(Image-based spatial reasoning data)
┏━━

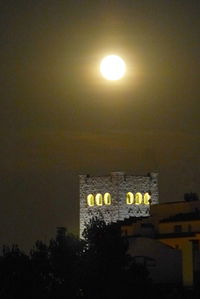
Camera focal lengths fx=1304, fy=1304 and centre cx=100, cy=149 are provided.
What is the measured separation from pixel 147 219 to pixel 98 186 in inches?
1216

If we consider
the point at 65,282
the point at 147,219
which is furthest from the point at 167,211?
the point at 65,282

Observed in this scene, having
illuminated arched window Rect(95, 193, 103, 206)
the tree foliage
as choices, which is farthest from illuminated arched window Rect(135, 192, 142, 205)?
the tree foliage

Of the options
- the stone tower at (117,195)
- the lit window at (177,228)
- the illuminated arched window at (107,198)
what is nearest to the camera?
the lit window at (177,228)

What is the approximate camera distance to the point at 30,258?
6881 cm

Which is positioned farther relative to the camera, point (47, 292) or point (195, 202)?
point (195, 202)

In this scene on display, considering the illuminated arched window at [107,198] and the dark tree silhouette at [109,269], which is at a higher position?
the illuminated arched window at [107,198]

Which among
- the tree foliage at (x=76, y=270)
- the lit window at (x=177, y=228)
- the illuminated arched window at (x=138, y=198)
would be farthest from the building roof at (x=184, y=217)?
the illuminated arched window at (x=138, y=198)

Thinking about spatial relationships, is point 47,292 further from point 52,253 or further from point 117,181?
point 117,181

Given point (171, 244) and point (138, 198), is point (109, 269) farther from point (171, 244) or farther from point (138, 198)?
point (138, 198)

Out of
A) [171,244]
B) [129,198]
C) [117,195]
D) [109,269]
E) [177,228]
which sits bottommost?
[109,269]

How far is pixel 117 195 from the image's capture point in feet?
409

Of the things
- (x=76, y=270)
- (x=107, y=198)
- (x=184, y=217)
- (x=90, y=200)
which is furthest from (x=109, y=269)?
(x=107, y=198)

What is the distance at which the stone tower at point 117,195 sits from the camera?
122812 millimetres

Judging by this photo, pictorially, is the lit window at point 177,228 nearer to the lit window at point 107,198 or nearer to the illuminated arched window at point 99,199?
the lit window at point 107,198
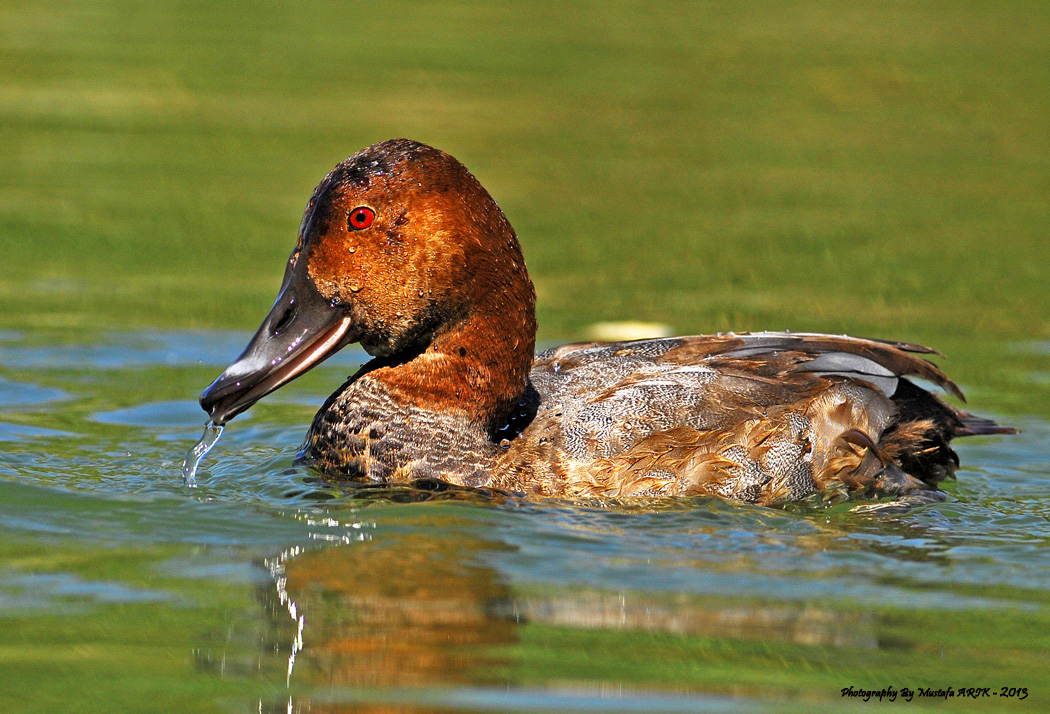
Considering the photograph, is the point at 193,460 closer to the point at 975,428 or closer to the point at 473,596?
the point at 473,596

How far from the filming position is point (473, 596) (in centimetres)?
529

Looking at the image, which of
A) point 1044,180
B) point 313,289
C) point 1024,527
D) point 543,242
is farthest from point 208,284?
point 1044,180

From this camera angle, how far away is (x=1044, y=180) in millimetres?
13102

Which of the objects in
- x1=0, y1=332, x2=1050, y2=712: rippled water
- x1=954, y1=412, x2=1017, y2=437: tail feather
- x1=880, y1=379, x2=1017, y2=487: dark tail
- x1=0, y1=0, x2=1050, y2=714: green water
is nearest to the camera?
x1=0, y1=332, x2=1050, y2=712: rippled water

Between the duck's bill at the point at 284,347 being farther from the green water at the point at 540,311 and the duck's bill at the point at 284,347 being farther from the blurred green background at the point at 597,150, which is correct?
the blurred green background at the point at 597,150

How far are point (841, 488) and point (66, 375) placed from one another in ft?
14.3

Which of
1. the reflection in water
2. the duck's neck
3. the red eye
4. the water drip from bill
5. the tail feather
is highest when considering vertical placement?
the red eye

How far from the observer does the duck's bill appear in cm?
643

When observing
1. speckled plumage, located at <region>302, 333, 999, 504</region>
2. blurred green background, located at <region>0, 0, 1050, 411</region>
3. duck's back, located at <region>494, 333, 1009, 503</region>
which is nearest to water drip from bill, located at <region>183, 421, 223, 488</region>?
speckled plumage, located at <region>302, 333, 999, 504</region>

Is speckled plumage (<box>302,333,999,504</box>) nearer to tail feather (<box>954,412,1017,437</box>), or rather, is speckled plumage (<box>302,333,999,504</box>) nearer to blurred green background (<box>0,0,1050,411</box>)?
tail feather (<box>954,412,1017,437</box>)

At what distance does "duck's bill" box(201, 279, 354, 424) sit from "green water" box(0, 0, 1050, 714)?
0.45 metres

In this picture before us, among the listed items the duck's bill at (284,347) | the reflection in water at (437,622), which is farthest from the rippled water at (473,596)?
the duck's bill at (284,347)

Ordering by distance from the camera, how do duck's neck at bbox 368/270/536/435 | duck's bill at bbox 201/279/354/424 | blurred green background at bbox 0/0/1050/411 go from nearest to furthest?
duck's bill at bbox 201/279/354/424, duck's neck at bbox 368/270/536/435, blurred green background at bbox 0/0/1050/411

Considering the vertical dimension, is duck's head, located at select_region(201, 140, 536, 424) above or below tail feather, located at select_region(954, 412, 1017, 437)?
above
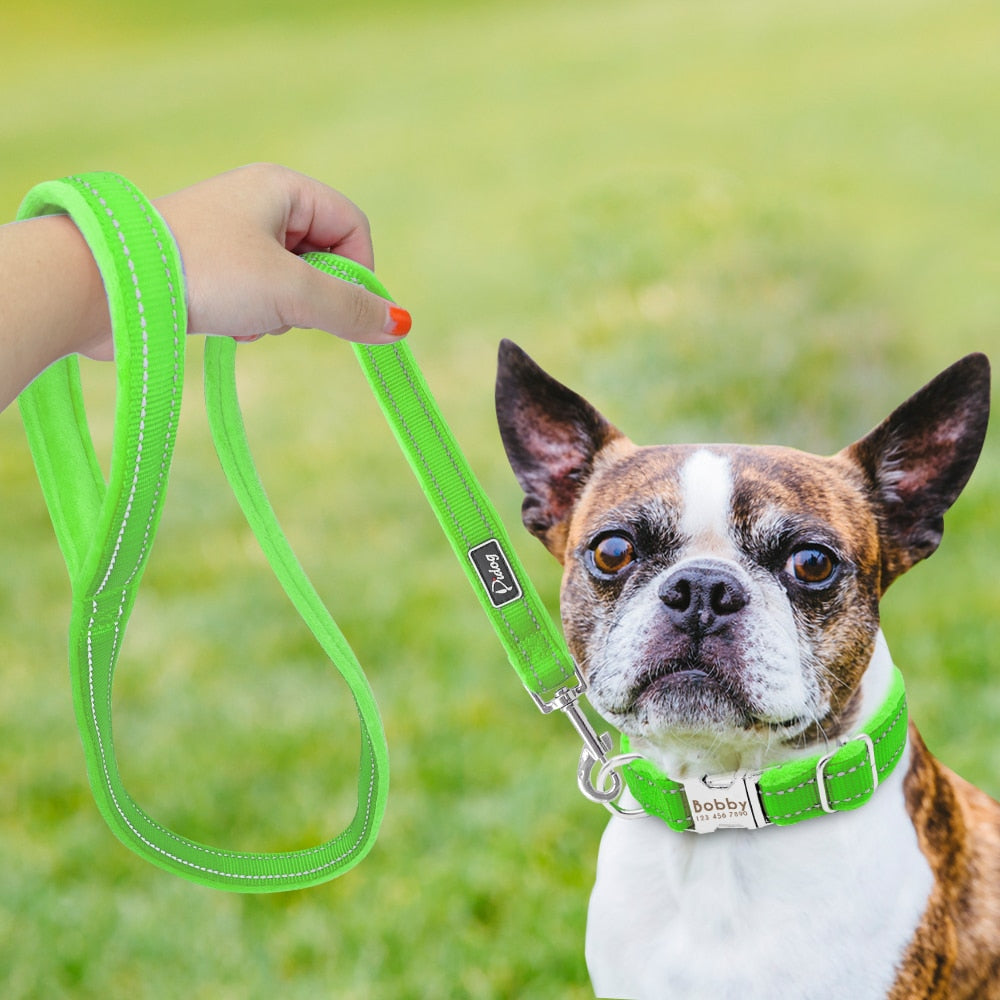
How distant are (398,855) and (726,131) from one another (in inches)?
348

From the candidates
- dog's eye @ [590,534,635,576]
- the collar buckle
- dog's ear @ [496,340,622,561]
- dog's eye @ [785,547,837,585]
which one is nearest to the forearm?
dog's ear @ [496,340,622,561]

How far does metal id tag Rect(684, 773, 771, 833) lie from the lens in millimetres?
1576

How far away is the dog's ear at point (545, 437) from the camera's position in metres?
1.73

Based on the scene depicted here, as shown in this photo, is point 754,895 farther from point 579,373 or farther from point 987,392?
point 579,373

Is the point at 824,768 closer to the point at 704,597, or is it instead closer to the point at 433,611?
the point at 704,597

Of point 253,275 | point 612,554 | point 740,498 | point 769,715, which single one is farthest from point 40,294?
point 769,715

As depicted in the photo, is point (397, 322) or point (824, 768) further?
point (397, 322)

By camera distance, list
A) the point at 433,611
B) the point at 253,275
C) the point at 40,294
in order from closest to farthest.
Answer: the point at 40,294, the point at 253,275, the point at 433,611

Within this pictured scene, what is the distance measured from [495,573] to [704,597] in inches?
10.9

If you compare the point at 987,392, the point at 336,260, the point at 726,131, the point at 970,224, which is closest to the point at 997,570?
the point at 987,392

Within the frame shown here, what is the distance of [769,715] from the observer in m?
1.54

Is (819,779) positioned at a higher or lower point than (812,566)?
lower

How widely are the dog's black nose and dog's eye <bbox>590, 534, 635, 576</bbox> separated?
0.13 meters

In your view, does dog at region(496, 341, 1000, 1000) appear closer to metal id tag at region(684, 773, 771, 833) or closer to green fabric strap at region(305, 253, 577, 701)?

┗━━

**EXERCISE GOAL**
Copy every record above word for word, leaving out the pictures.

**WORKED SOLUTION**
Camera focal lengths fx=1304, fy=1304 and centre cx=100, cy=149 are provided.
What is the measured separation from pixel 147 219 to pixel 98 186 in inches?
1216

If we consider
the point at 65,282
the point at 147,219
which is furthest from the point at 167,211?
the point at 65,282

Observed in this scene, having
illuminated arched window Rect(95, 193, 103, 206)
the tree foliage
as choices, which is farthest from illuminated arched window Rect(135, 192, 142, 205)?
the tree foliage

Of the options
- the stone tower at (117,195)
- the lit window at (177,228)
- the illuminated arched window at (107,198)
what is nearest to the camera?
the lit window at (177,228)

What is the approximate camera distance to the point at 30,258?
6881 cm

Which is positioned farther relative to the camera, point (47, 292) or point (195, 202)?
point (195, 202)

In this scene on display, considering the illuminated arched window at [107,198] and the dark tree silhouette at [109,269], which is at a higher position?
the illuminated arched window at [107,198]

Which among
- the tree foliage at (x=76, y=270)
- the lit window at (x=177, y=228)
- the illuminated arched window at (x=138, y=198)
would be farthest from the building roof at (x=184, y=217)?
the illuminated arched window at (x=138, y=198)

Thinking about spatial relationships, is point 47,292 further from point 52,253 or further from point 117,181?
point 117,181

Given point (171, 244) and point (138, 198), is point (109, 269) farther from point (171, 244) or farther from point (138, 198)?
point (138, 198)

Out of
A) [171,244]
B) [129,198]
C) [117,195]
D) [109,269]
E) [177,228]
which sits bottommost?
[109,269]

How far is pixel 117 195 from the image's capture point in feet?
409

Of the things
- (x=76, y=270)
- (x=107, y=198)
- (x=184, y=217)
- (x=90, y=200)
which is furthest from (x=109, y=269)?
(x=107, y=198)

What is the distance at which the stone tower at point 117,195 sits from the camera?
122812 millimetres

Judging by this photo, pictorially, is the lit window at point 177,228 nearer to the lit window at point 107,198 or nearer to the illuminated arched window at point 99,199?
the lit window at point 107,198
Considering the photograph, is the point at 193,460 closer to the point at 975,428 or closer to the point at 473,596?
the point at 473,596

How far from the filming position is point (473, 596) (in centimetres)?
529

Looking at the image, which of
A) point 1044,180
B) point 313,289
C) point 1024,527
D) point 543,242
is farthest from point 208,284?
point 1044,180

From this camera angle, how far away is (x=1044, y=180) in millimetres?
13102

Which of the objects in
- x1=0, y1=332, x2=1050, y2=712: rippled water
- x1=954, y1=412, x2=1017, y2=437: tail feather
- x1=880, y1=379, x2=1017, y2=487: dark tail
- x1=0, y1=0, x2=1050, y2=714: green water
is nearest to the camera?
x1=0, y1=332, x2=1050, y2=712: rippled water

Between the duck's bill at the point at 284,347 being farther from the green water at the point at 540,311 and the duck's bill at the point at 284,347 being farther from the blurred green background at the point at 597,150, which is correct?
the blurred green background at the point at 597,150

How far are point (841, 488) and point (66, 375) placed from one another in ft?
14.3

Which of
1. the reflection in water
2. the duck's neck
3. the red eye
4. the water drip from bill
5. the tail feather
is highest when considering vertical placement?
the red eye

How far from the observer does the duck's bill appear in cm?
643

When observing
1. speckled plumage, located at <region>302, 333, 999, 504</region>
2. blurred green background, located at <region>0, 0, 1050, 411</region>
3. duck's back, located at <region>494, 333, 1009, 503</region>
which is nearest to water drip from bill, located at <region>183, 421, 223, 488</region>?
speckled plumage, located at <region>302, 333, 999, 504</region>

Is speckled plumage (<box>302,333,999,504</box>) nearer to tail feather (<box>954,412,1017,437</box>), or rather, is speckled plumage (<box>302,333,999,504</box>) nearer to blurred green background (<box>0,0,1050,411</box>)?
tail feather (<box>954,412,1017,437</box>)

At what distance does "duck's bill" box(201, 279, 354, 424) sit from "green water" box(0, 0, 1050, 714)?
0.45 metres

In this picture before us, among the listed items the duck's bill at (284,347) | the reflection in water at (437,622), which is farthest from the rippled water at (473,596)?
the duck's bill at (284,347)

Ordering by distance from the camera, how do duck's neck at bbox 368/270/536/435 | duck's bill at bbox 201/279/354/424 | blurred green background at bbox 0/0/1050/411 go from nearest to furthest?
duck's bill at bbox 201/279/354/424, duck's neck at bbox 368/270/536/435, blurred green background at bbox 0/0/1050/411

Considering the vertical dimension, is duck's head, located at select_region(201, 140, 536, 424) above or below tail feather, located at select_region(954, 412, 1017, 437)?
above
How distant are (398,855) and (726,131) from one another (in inches)?
348

From the candidates
- dog's eye @ [590,534,635,576]
- the collar buckle
- dog's ear @ [496,340,622,561]
- dog's eye @ [785,547,837,585]
which one is nearest to the forearm?
dog's ear @ [496,340,622,561]

How far does metal id tag Rect(684, 773, 771, 833) lie from the lens in millimetres?
1576

How far away is the dog's ear at point (545, 437) from the camera's position in metres?
1.73

Based on the scene depicted here, as shown in this photo, is point 754,895 farther from point 579,373 or farther from point 987,392?
point 579,373

Is the point at 824,768 closer to the point at 704,597, or is it instead closer to the point at 433,611?
the point at 704,597

Of point 253,275 | point 612,554 | point 740,498 | point 769,715, which single one is farthest from point 40,294?
point 769,715

As depicted in the photo, is point (397, 322) or point (824, 768) further?
point (397, 322)

By camera distance, list
A) the point at 433,611
B) the point at 253,275
C) the point at 40,294
in order from closest to farthest.
Answer: the point at 40,294, the point at 253,275, the point at 433,611

Within this pictured scene, what is the distance measured from [495,573] to [704,597] in inches?
10.9

If you compare the point at 987,392, the point at 336,260, the point at 726,131, the point at 970,224, which is closest to the point at 997,570?
the point at 987,392

Within the frame shown here, what is the distance of [769,715] from the observer in m?
1.54

Is (819,779) positioned at a higher or lower point than (812,566)?
lower

How widely are the dog's black nose and dog's eye <bbox>590, 534, 635, 576</bbox> separated?
0.13 meters

In your view, does dog at region(496, 341, 1000, 1000) appear closer to metal id tag at region(684, 773, 771, 833) or closer to green fabric strap at region(305, 253, 577, 701)?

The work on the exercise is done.